Самое удивительное во Франце то, что он никого мне не напоминает. А если мне никогда прежде не встречался мужчина, сравнимый с Францем, и если все же мне Франц близок, как никакой другой мужчина, знакомый и дольше, и лучше, — это только то и означает, что еще до встречи с Францем я создала в уме его образ. Не образ Франца — специалиста из Ульма по перепончатокрылым, но образ того, кому должно, назначено было однажды явиться конечным смыслом всей моей вопиющей тоски, ведь иначе все надежды оказались бы злым обманом природы, райской фата-морганой на пути к гибели от жажды.
Признав, что не учила духовные гимны, я предлагаю взамен спеть ему по-русски гимн Сталину. Франц смеется. То ли не верит, что могу по-русски спеть гимн Сталину, то ли считает смешным, что я это могу. Встав в постели на колени, запахиваю поплотнее халат и пою так старательно, как тогда, лет одиннадцати-двенадцати, научилась петь в школе:
О Сталине мудром,
родном и любимом,
прекрасную песню
поет весь народ.
Неправильно я, наверное, сделала, спев Францу этот гимн, и уж точно — спев так, как я спела: ложная вера и предательство — вдвойне ужасно. Еще пока я выводила слова, мне показалось: внутри Франца, хоть он и развлекался, что-то вспыхнуло такое… назвать это презрением было бы сильно, а отчуждением — слабовато.

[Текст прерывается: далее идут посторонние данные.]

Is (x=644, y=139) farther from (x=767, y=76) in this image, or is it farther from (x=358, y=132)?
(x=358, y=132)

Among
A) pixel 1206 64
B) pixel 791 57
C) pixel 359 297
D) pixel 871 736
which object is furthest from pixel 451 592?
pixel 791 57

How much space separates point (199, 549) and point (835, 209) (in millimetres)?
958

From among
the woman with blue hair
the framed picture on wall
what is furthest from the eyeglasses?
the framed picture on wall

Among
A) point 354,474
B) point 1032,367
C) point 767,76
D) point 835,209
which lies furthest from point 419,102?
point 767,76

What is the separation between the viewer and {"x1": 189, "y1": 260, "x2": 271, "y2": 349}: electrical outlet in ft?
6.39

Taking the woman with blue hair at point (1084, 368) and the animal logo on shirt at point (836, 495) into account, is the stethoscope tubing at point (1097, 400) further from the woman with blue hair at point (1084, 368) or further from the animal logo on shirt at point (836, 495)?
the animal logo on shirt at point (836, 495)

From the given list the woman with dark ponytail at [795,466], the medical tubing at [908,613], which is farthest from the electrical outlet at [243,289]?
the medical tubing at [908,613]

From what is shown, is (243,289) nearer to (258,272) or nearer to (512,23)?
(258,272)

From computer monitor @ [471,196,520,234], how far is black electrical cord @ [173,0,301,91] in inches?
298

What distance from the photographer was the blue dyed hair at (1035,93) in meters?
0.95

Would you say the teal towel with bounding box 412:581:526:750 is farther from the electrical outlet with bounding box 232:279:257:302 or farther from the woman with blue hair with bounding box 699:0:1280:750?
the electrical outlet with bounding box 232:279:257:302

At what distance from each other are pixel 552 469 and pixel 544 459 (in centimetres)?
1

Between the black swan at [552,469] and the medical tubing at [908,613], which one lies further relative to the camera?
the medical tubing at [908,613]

Возможно, он ожидал, что я застыжусь своей ложной веры, а уж если не застыдилась, то и насмехаться над собой не стану. Возможно, он подумал, что если кто-то готов предать свою прежнюю, пусть бы и ложную, веру, то он и все остальное способен предать, и что для такого человека, словами моей матери, нет ничего святого. Франц тоже не верил в Бога, о котором пел, но зато и не насмехался. Повезло ему — сразу научили правильным песням. Может, теперь, спустя тридцать или сорок лет, ни один ребенок, даже русский ребенок, не знает гимна Сталину, но духовные-то гимны дети учат до сих пор. Однажды Франц — под покровом ночи я почти его не видела и только слышала голос — тихо пропел: «И, руку взяв мою, вперед меня веди, и до благой кончины покой мне ниспошли», — и я решила, будто он обращается лично ко мне.

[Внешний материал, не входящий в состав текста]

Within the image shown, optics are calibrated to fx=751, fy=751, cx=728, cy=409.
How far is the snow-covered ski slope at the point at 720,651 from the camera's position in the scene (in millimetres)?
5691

Спев для Франца гимн Сталину, я в тот вечер быстро позабыла о подозрении, казалось, зародившемся у него и прочитанном мною в маленьких серо-голубых глазах. Лишь позже, когда Франц исчез и я стала воспроизводить для себя каждую фразу, каждый взгляд, каждый жест, пытаясь отыскать в них первый сигнал предательства, — мне вспомнилась мелкая эта неловкость, причем я и поныне не знаю — во мне ли дело, не показалось ли мне тогда, что Франц меня в чем-то заподозрил из-за собственной моей неуверенности; не была ли моя бравада лишь достойной попыткой скрыть пустоту, оставленную в душе моим безвинным грандиозным заблуждением.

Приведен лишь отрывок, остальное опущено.